═════ EXTRACTED MATERIAL

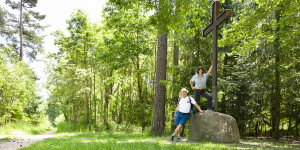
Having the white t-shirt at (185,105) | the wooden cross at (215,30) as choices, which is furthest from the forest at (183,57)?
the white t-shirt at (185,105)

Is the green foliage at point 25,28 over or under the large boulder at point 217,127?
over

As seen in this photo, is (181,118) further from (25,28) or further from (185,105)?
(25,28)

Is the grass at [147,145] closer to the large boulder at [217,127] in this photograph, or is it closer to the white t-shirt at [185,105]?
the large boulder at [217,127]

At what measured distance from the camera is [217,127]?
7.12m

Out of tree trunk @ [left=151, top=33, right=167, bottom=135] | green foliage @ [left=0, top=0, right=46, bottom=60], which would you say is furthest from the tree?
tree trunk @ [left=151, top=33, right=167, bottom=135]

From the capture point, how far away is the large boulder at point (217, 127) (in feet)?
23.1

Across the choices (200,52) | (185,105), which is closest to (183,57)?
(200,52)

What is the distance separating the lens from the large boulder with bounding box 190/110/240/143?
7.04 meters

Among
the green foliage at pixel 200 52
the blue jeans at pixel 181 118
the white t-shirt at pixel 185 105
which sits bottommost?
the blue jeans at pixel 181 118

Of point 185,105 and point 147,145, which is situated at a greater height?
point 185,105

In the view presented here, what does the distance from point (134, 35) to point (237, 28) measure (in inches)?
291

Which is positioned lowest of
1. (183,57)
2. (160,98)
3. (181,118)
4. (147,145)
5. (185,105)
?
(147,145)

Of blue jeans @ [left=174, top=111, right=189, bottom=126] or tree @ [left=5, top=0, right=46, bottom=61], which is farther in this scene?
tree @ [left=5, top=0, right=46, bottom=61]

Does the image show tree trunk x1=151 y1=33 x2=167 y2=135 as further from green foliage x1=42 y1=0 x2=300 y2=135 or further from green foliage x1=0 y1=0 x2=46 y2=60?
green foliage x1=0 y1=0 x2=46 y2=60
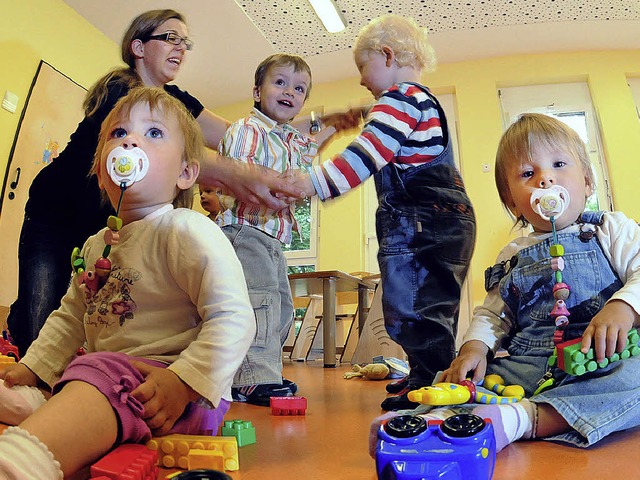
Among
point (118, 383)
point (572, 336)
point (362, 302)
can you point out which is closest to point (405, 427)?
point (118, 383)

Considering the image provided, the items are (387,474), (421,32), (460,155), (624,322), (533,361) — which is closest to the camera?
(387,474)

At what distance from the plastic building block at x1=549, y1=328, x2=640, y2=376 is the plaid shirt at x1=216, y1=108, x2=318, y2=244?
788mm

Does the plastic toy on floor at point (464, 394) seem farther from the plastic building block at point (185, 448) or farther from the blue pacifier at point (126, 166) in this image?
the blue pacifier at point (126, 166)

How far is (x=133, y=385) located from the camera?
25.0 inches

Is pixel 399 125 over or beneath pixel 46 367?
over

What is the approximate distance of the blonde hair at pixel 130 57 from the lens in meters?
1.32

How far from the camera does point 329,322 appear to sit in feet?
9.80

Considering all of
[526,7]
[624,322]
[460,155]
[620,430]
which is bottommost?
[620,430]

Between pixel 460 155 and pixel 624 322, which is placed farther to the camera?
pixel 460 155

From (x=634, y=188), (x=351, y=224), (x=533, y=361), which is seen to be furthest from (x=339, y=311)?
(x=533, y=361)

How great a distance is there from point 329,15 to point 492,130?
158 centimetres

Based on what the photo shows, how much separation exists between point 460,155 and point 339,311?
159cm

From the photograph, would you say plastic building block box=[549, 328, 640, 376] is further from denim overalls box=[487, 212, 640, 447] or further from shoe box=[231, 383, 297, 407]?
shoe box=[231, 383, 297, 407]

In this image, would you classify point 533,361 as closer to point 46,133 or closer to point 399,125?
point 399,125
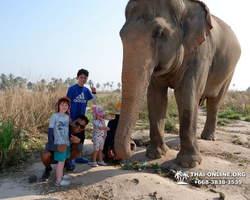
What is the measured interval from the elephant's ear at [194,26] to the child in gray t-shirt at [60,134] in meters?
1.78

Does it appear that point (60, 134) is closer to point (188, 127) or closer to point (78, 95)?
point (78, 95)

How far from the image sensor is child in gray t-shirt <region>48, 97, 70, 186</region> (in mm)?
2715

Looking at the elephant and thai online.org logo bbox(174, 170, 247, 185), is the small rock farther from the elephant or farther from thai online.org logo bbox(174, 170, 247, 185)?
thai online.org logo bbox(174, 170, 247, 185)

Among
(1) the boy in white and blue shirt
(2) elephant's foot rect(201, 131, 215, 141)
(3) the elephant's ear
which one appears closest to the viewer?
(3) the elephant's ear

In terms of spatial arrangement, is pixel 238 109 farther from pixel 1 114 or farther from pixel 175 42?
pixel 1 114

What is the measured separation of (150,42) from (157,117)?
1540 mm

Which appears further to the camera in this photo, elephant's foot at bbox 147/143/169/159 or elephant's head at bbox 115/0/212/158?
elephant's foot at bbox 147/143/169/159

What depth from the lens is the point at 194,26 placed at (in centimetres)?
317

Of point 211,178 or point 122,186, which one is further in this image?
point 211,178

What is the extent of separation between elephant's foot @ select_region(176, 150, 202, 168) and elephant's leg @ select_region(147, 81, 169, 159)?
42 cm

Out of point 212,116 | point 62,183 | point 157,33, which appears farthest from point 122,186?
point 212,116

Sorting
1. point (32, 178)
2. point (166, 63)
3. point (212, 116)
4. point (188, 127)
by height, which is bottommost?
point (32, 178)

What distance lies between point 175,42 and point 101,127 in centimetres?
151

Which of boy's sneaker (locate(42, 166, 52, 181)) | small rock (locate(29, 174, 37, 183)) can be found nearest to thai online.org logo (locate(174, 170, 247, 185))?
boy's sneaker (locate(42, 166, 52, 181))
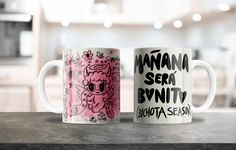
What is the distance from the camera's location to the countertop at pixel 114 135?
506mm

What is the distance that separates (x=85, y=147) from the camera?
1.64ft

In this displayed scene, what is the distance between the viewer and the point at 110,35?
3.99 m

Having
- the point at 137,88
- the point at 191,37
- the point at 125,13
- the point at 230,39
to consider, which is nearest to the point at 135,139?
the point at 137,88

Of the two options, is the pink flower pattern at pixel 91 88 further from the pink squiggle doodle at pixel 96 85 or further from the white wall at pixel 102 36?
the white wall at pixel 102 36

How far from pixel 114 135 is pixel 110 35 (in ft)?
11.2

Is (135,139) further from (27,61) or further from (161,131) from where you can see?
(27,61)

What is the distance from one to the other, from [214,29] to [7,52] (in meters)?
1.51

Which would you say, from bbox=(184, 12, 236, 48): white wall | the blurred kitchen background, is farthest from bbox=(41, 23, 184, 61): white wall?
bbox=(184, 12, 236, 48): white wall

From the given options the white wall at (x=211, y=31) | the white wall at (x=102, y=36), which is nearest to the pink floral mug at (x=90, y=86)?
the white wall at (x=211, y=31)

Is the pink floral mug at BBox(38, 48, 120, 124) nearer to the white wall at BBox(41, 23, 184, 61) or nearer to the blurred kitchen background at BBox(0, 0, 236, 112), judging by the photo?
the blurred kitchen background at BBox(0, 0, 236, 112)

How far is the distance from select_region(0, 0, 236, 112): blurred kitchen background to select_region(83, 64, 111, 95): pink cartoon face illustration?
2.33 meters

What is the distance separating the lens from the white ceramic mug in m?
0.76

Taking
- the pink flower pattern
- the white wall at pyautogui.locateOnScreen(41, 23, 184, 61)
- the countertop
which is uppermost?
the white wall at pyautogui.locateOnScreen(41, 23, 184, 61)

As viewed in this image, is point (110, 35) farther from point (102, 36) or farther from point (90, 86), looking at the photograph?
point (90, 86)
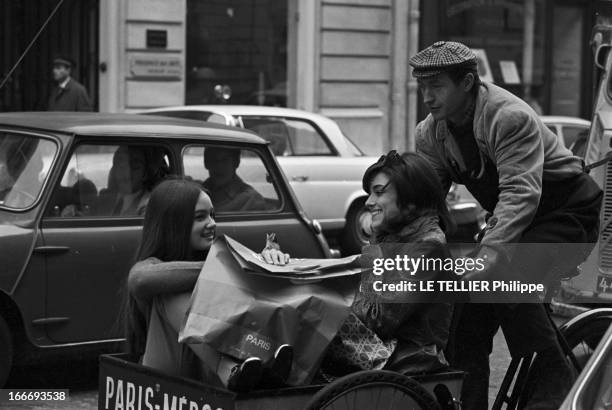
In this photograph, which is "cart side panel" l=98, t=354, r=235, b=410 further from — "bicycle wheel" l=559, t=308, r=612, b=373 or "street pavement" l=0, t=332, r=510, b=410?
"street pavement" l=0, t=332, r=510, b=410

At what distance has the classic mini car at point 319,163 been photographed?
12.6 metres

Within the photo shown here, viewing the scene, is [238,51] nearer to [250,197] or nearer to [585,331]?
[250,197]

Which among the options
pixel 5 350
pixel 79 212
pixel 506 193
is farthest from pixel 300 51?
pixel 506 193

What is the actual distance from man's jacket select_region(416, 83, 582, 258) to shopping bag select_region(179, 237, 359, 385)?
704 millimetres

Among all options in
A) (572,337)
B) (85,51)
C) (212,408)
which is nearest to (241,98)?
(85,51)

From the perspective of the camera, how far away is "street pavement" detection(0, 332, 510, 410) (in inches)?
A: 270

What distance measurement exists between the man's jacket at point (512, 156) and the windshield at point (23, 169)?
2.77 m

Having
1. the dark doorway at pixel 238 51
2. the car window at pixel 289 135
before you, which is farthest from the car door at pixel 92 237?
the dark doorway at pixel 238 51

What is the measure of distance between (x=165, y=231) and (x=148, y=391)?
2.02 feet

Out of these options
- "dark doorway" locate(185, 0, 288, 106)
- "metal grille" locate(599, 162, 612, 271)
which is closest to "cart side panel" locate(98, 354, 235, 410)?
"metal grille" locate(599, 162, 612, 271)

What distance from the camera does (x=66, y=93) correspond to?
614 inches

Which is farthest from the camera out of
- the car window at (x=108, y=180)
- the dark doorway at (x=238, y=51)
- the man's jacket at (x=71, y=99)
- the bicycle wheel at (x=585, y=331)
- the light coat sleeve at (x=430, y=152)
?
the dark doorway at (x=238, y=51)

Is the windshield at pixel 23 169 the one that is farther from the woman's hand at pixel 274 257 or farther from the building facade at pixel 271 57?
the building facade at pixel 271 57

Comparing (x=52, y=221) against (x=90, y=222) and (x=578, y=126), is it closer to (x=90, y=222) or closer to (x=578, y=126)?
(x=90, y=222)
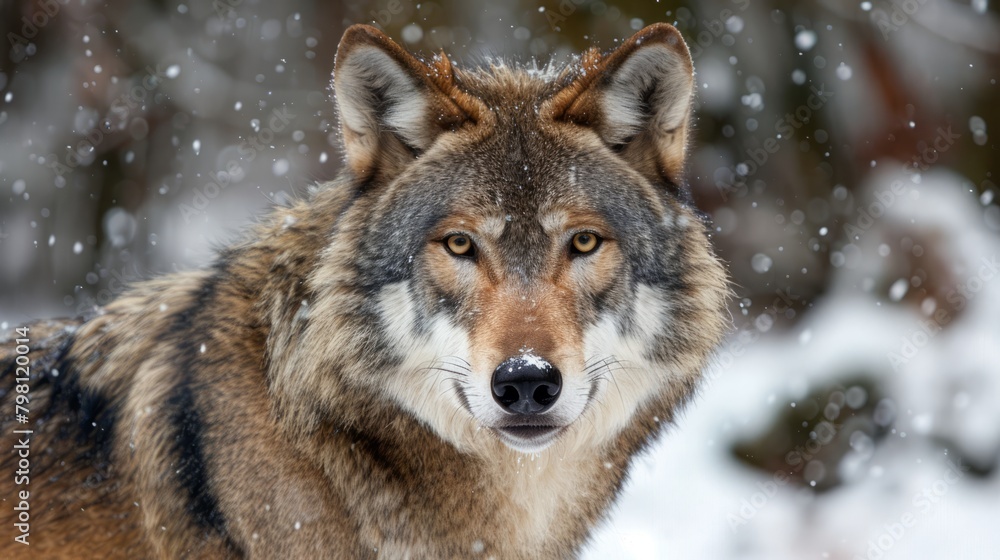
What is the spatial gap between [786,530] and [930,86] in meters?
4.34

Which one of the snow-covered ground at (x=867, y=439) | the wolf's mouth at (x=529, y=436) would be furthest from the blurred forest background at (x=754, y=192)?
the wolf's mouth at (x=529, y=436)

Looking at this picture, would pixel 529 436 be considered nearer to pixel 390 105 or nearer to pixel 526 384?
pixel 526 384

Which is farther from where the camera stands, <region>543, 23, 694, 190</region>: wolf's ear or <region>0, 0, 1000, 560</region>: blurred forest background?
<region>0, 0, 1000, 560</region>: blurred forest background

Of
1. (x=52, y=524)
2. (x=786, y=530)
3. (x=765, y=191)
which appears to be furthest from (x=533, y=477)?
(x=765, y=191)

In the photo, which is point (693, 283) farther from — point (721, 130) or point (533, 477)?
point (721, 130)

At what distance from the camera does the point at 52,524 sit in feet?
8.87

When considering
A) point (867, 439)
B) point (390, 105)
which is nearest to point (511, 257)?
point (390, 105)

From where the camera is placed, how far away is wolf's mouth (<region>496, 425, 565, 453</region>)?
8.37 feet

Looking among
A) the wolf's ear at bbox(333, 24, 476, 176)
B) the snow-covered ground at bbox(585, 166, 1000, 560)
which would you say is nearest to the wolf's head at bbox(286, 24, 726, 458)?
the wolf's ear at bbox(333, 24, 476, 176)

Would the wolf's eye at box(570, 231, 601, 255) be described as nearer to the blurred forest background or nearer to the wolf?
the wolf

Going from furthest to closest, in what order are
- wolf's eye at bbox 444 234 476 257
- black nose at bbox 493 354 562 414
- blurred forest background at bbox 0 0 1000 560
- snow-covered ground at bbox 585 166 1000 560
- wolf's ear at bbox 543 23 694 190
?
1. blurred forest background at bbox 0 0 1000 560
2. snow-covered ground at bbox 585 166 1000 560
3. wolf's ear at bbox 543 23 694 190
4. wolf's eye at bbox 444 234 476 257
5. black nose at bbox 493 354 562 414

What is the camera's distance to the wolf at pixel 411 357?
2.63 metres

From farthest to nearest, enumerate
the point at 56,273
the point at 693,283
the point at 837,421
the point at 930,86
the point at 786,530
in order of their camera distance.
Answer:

══════════

§ SET PROBLEM
Reproduce only the lines running from the one with "Looking among" through the final line of the listing above, both ends included.

§ COMPLETE OUTPUT
Looking among
A) the wolf's ear at bbox(333, 24, 476, 176)
B) the snow-covered ground at bbox(585, 166, 1000, 560)
which would you say is nearest to the wolf's head at bbox(286, 24, 726, 458)?
the wolf's ear at bbox(333, 24, 476, 176)

Would the wolf's eye at box(570, 231, 601, 255) be described as nearer to the blurred forest background or nearer to the wolf?
the wolf

Going from furthest to closest, in what order are
- wolf's eye at bbox 444 234 476 257
- black nose at bbox 493 354 562 414
- blurred forest background at bbox 0 0 1000 560
- snow-covered ground at bbox 585 166 1000 560
- wolf's ear at bbox 543 23 694 190
?
1. blurred forest background at bbox 0 0 1000 560
2. snow-covered ground at bbox 585 166 1000 560
3. wolf's ear at bbox 543 23 694 190
4. wolf's eye at bbox 444 234 476 257
5. black nose at bbox 493 354 562 414

What is the camera's distance to the wolf at pixel 411 357?
2.63 metres

From farthest to nearest, enumerate
the point at 56,273
the point at 693,283
the point at 837,421
the point at 930,86
the point at 786,530
in order of their camera distance.
Answer:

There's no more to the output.